孫兵は混乱している自分の思考を自嘲気味に笑う。
乾いた唇の、皮が擦れ合う感触が不愉快だった。

だから温かくて柔らかい、左門の手を握って心を静める。
迷子詮索の末にようやく見つけた確かな温もりだ。



「「あ。」」



二人の声が重なる。
足元に大きなひぐらしの死骸が転がっていたのだ。


孫兵は立ち止り、そっと腰を下ろした。
左門もそれに続き、隣で蹲る。

孫兵の瞳は、潰れた死骸を映す。
胸の内に、苦いものがじんわりと広がっていく。


(…これは僕たちの未来の姿だ。)


つい先刻まで、授業の一環で戦を見ていた。
沢山の怒りと、血と、死を目の当たりにし、それらは今も網膜に焼き付いている。

忍者が、殉じた。
闇に生きる彼の亡骸を拾う者はなく、焼け野原にいつまでも残されていた。
それでも世界は変わらない。
彼の命をすり抜けて、数多の忍びたちが戦場に舞っていくのだ。



一匹のひぐらしが道端で潰れても。

カナ カナ カナ カナ

夏の終わりを告げ、どこか切なく胸の内に響く鳴き声は、今も左門と孫兵を包み込む。



(忍者になると決めてから、そんなのは当たり前だと思っていたのに…。

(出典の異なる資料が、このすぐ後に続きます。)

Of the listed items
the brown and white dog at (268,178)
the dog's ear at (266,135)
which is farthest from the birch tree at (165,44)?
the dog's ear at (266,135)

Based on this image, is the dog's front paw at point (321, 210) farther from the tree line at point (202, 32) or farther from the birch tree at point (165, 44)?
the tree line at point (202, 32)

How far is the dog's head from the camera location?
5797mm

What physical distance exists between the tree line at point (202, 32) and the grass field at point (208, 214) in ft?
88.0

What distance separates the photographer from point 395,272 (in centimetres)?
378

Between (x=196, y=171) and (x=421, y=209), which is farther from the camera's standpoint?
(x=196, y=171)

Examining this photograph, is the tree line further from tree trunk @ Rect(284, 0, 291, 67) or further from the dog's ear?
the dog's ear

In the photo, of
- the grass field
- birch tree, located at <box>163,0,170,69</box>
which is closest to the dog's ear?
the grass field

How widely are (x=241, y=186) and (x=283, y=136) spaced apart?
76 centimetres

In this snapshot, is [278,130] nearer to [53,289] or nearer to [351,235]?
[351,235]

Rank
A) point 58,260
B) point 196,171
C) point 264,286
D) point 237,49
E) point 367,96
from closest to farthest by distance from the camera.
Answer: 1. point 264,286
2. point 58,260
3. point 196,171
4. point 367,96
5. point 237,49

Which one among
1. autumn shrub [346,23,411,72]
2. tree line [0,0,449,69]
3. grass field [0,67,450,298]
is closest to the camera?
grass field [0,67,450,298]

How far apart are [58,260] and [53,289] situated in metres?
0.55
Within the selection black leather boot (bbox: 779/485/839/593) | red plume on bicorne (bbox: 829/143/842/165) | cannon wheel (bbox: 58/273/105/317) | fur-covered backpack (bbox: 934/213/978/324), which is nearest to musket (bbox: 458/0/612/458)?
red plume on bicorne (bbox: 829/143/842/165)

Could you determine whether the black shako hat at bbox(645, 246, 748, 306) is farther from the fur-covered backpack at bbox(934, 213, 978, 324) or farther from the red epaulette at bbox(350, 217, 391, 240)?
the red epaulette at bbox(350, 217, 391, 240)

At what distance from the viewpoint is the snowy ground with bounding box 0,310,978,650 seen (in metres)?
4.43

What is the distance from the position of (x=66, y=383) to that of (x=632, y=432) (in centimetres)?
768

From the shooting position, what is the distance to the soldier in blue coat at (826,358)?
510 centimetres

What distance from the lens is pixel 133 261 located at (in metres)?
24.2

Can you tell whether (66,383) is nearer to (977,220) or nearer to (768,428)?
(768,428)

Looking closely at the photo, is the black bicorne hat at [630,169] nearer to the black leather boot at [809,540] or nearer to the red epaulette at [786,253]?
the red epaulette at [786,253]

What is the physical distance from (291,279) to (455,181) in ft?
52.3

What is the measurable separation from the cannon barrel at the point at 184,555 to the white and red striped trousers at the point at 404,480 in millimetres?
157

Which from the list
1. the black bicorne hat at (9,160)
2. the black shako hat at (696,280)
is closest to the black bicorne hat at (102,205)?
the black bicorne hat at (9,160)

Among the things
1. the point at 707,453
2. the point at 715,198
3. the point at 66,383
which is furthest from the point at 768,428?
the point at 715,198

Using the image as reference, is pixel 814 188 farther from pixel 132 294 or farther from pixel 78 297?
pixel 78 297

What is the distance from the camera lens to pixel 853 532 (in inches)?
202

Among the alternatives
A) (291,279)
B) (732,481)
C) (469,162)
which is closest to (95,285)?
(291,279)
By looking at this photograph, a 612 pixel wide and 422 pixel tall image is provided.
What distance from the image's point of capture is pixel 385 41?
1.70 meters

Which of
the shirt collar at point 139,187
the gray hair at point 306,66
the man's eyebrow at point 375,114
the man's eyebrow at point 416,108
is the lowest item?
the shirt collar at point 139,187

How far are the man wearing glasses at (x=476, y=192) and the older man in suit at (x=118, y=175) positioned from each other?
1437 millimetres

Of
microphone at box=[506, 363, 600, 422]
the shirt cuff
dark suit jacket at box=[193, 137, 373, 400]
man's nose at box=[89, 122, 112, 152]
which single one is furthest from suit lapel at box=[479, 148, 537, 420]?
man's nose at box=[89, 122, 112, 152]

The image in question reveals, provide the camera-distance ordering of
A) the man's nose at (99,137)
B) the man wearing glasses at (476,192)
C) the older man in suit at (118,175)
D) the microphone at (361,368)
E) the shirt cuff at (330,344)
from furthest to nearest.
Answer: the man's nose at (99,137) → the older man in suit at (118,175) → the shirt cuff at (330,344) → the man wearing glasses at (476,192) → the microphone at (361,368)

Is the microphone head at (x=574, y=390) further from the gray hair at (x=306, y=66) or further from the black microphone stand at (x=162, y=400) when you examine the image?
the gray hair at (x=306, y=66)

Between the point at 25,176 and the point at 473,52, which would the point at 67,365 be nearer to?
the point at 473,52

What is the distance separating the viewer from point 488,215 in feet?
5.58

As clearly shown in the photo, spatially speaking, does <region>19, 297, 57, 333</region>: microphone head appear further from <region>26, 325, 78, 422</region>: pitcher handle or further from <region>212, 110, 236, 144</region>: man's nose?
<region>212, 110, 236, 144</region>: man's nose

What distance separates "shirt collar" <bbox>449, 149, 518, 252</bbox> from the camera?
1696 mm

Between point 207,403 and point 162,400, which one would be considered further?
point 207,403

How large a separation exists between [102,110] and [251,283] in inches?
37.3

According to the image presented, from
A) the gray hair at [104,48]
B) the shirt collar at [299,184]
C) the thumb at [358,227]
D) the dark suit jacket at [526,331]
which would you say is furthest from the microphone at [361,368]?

)



孫兵は俯いたまま、視線だけを秘かに左門へと向けた。
彼の大きな瞳は、真っ直ぐに虫の死骸を映している。

急激に、彼の目を手で覆い隠したい衝動に襲われた。
動きかけた手を自ら制止して、小さな溜息。






(左門には綺麗な世界を見てもらいたい。………あぁ、馬鹿げている。一緒の運命なのに。)






それでも、望んでしまう。




忍びとして暗躍し、歴史から抹殺される未来、なんて。




捨ててしまって。




表の世界で、君と輝かしく生きていけたら。
































道端の虫の死骸に
私の未来を見るようで

(そんなのは、………泣き出してしまいそうだ。)




































「孫兵?」

不意に声をかけられる。
左門が不思議そうにこちらを見ていた。
自分の世界に入ってしまっていた孫兵は慌てて笑みを浮かべ、クナイを手に取る。

足元の土に穴を掘っていく。


「どんな生き物にも、安らかに眠れる場所は必要だからな。」

「そうだな!孫兵の言うとおりだ!」

左門の無邪気な声が心に痛い。
虫の死骸に向けたはずの言葉は、まるで今の自分の気持ちへの慰めだったからだ。


……左門は、どう思っているのだろう。


疑問が浮かぶと、それは自然に口から漏れ出ていった。




「左門。これが僕らの未来だ。」

「ん?」

「こんな風に道端で死骸になるのが、僕らの未来だよ。今日の授業で学んだ通りだ。左門はどう思う?」

尋ねる声は低く、咎める様な色を含んでしまった。
しかしそうしなければ、孫兵は込み上げる負の感情に負けて涙が滲んでしまいそうだったのだ。
左門は孫兵をじっと見つめると、その視線は土の棺の中へと移った。







「見ろ孫兵。潰れてひしゃげても、翅が二枚、対になって残ったんだ。」

「…………。」

左門の言葉のまま、孫兵はその翅を見る。
虫の背から、千切れかけた翅がどうにか形を保って二枚伸びている。
それがどうしたというのだろう。

隣にいた左門が寄り添ってきた。
肩と肩が触れ合って、彼の高い体温の温もりを感じる。
そして左門は笑った。


「見ろ孫兵。後ろに伸びる、僕らの影。」

顔だけ振り向くと、夕焼けに照らされた草地に二人の影が長く伸びていた。

「この虫の翅とよく似てるだろう?これが僕らの未来だ。」









「一緒にいような!」










そう言って瞳を優しく細める左門を、孫兵は力強く抱きしめた。



























道端の虫の死骸に
私の未来を見るようで

(翅のように対で、君と残る未来なら。…………幸せだ。)











END



「毒虫野郎と方向音痴」様に提出させていただきました。
孫兵は色々とナーバスになりそうですが、その度に左門が笑顔で吹き飛ばしてくれるような関係が理想です♪
読んでくださってありがとうございます。
邑雲様、素敵な企画をありがとうございます!!



リタ



あきゅろす。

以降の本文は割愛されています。